In the last two months of 2010, investors withdrew a net $23 billion from bond funds, according to industry consultant Strategic Insight.
At the same time, corporate bottom lines are improving. So investors are finally starting to take another look at stocks after being burned in the 2008 financial crisis and scared by the market's "flash crash" single-day plunge in May.
"Most investors have been in a capital-preservation mentality, because they saw so much of their net worth destroyed in the bear market," says Chris Jones, chief investment officer with J.P. Morgan Asset Management.
Few have fully recovered since the stock market began sliding from its historic peak in October 2007. The Standard & Poor's 500 index is 17 percent shy of that level, despite recent gains.
The momentum has shifted, and now, with a couple of years of solid market performance, many risk-averse investors may be ready to get back in. But there are cautionary voices.
The economic recovery is still fragile in the eyes of Tom Roseen, an analyst with fund-tracker Lipper Inc.
"I wouldn't be surprised if we have a little bit of a pullback over the next couple months, as people re-evaluate their portfolios and take a look at how much the market has gained," he says.
Until recently, investors got a decent return from their play-it-safe strategy. Diversified bond funds gained an average of 10.8 percent last year, beating their average annual gain of 6.2 percent over the past five years, according to Morningstar.
Still, nearly all types of bonds lost money in the fourth quarter, with government bonds taking the biggest hit.
This downturn helped fuel a shift into stocks — most notably abroad. Mutual funds buying overseas stocks took in a net $72 billion last year, while investors pulled a net $49 billion out of funds buying American stocks.
There are signs that U.S. stocks are becoming more attractive to mutual fund investors. For one week last month, domestic stock funds took in more money than investors pulled out. The last time that had happened was in April. And the pace of withdrawals is slowing.

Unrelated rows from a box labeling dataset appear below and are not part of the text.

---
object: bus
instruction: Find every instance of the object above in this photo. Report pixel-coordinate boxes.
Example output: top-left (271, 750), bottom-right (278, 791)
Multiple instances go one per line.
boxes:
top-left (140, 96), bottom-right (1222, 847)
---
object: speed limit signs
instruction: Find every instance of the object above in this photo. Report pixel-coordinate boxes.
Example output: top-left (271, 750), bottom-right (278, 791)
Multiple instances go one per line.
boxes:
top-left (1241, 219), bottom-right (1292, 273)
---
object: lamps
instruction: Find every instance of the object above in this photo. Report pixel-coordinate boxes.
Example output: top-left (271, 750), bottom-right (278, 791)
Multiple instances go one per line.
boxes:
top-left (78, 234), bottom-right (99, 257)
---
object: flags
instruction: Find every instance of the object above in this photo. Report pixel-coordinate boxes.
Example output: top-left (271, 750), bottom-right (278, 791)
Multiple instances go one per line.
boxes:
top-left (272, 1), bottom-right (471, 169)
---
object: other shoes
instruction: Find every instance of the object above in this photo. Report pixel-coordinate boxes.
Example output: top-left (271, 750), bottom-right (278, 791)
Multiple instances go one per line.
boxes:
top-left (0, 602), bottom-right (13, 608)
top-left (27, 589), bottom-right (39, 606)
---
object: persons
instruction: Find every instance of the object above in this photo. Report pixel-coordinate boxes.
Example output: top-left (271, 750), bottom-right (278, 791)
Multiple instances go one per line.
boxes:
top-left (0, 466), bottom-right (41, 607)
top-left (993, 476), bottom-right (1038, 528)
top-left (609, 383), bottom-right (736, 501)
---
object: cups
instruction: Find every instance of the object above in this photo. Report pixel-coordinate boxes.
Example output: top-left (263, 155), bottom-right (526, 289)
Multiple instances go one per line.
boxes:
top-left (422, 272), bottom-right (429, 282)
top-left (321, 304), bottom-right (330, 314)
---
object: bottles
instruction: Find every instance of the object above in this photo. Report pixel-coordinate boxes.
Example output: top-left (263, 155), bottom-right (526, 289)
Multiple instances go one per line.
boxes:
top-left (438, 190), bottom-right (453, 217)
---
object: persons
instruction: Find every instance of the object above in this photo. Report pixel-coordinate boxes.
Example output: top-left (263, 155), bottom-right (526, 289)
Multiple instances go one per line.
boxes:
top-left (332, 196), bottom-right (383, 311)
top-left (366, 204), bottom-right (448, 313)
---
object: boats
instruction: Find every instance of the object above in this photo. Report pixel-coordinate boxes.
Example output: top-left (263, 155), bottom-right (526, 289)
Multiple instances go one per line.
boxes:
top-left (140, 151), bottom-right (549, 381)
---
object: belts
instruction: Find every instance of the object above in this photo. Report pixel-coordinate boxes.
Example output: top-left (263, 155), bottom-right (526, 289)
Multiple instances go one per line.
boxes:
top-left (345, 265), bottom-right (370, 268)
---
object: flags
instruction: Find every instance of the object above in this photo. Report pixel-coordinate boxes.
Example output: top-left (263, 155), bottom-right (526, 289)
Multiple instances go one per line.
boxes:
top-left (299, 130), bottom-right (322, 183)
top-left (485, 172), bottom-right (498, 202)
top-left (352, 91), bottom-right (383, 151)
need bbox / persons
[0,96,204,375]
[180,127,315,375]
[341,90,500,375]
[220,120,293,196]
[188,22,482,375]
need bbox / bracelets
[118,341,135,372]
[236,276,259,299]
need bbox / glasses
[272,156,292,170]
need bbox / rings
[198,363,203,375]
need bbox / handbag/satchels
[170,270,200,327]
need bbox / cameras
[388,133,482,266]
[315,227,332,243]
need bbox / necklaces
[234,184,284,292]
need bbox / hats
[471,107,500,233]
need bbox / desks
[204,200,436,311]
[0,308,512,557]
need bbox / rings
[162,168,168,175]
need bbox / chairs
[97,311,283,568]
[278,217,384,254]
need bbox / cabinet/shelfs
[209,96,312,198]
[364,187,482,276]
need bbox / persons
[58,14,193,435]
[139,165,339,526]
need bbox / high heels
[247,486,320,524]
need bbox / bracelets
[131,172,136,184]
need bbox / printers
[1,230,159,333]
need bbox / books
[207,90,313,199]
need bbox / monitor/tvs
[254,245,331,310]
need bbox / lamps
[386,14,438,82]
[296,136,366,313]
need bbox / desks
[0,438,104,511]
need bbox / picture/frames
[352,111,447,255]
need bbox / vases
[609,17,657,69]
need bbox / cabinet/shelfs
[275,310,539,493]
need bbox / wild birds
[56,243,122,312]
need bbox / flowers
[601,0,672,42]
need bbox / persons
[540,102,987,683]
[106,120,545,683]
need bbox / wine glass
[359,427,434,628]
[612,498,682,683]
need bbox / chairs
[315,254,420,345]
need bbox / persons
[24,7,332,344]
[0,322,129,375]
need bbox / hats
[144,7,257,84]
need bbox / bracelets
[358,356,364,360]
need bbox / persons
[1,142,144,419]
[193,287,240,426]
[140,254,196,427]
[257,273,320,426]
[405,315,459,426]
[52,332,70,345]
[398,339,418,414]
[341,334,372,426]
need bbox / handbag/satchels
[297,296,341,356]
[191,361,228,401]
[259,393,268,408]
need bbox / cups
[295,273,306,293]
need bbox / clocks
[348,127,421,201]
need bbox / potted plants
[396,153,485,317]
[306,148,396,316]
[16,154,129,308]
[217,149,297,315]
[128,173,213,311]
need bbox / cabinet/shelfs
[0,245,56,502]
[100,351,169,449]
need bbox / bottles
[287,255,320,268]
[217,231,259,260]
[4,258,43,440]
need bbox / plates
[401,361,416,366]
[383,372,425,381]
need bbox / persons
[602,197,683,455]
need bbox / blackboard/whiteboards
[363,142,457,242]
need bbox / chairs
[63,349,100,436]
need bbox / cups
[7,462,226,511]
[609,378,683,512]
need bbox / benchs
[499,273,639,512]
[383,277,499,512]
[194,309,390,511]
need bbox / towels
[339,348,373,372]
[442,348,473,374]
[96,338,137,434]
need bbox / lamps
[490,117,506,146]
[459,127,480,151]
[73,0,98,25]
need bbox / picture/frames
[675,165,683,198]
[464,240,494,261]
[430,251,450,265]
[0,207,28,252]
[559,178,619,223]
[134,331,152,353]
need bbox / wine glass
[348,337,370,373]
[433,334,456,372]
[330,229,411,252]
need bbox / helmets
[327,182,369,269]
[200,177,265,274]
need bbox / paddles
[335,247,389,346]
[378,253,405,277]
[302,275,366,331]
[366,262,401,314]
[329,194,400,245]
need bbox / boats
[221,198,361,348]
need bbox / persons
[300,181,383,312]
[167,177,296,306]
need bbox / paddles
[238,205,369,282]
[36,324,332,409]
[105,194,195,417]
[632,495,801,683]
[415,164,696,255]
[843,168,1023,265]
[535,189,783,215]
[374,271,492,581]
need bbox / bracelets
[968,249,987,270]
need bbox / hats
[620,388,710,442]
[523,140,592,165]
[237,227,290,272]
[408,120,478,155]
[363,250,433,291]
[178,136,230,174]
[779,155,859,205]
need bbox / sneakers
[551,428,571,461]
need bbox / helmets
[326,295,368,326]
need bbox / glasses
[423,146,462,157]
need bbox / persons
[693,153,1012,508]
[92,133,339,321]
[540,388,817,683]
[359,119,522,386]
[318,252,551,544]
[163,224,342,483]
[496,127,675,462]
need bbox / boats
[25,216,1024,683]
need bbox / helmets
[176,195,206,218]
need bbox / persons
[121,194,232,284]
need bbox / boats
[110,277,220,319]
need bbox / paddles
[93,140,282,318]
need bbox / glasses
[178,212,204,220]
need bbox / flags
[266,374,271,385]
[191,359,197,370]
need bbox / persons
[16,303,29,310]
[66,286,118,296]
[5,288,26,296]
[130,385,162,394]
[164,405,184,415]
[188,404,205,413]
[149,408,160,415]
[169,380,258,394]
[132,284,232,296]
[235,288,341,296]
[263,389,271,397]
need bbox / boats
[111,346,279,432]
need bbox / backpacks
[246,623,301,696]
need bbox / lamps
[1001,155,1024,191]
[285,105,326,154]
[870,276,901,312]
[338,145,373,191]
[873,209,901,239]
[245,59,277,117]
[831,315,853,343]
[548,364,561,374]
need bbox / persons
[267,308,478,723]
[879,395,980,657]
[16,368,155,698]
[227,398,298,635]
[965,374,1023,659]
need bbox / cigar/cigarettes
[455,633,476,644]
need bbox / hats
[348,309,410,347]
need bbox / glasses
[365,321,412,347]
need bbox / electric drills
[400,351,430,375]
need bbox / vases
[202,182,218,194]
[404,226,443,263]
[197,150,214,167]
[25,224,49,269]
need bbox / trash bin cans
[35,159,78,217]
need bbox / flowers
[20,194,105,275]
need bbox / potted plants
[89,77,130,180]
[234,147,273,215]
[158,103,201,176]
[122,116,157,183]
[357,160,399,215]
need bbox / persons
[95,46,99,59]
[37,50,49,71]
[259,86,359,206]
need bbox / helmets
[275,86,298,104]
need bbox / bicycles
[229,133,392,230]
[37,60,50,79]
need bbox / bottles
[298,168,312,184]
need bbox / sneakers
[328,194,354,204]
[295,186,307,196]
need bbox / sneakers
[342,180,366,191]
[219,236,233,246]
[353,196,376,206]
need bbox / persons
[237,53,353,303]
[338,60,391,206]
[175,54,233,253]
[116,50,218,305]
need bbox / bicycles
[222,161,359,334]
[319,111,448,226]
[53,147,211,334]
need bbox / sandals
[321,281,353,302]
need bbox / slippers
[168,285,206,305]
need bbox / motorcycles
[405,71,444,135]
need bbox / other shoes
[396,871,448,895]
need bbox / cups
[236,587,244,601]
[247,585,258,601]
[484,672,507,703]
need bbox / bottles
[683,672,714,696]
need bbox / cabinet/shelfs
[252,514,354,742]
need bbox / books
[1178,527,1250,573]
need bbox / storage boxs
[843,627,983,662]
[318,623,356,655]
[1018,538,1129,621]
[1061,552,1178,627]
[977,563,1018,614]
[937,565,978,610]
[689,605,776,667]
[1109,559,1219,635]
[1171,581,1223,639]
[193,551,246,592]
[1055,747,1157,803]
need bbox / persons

Market optimism is also improving. For 19 consecutive weeks, surveys by the American Association of Individual Investors have shown a greater-than-average belief that stock prices will rise. The last time the surveys had such a long streak of bullish sentiment was in late 2004.
Yet the movement of money because of troubles with municipal bonds offers a reminder of how important it is for investors to remain even-keeled.
"You simply have got to put aside the emotion and believe in what you are taught, to buy low and sell high," says Carol Clemens, a 64-year-old retiree from Edmond, Okla.
She scored big when she snapped up shares of Ford for around $2 when it appeared U.S. automakers might go under a couple of years ago. The stock now trades above $18, thanks to smart moves by Ford's management and a strengthening economy.
Clemens' portfolio is about two-thirds stocks and one-third bonds, and she's recently been trimming her stake in bonds.
"If you put money into bonds, there is a nice cushion when the stock market goes down," Clemens says. "But I'm retired, and we're looking for an income stream. We're not getting it from bonds," she says, calling current yields "abysmal."
Belief that the economic recovery is on track has recently driven up long-term interest rates from record lows. This has led investors to pull out of low-yielding Treasurys. Rising rates also are making it costlier for state and local governments to borrow. Fear of further rate increases also is causing prices for many previously issued bonds to drop. That's because investors will be able to buy newly issued bonds paying higher interest.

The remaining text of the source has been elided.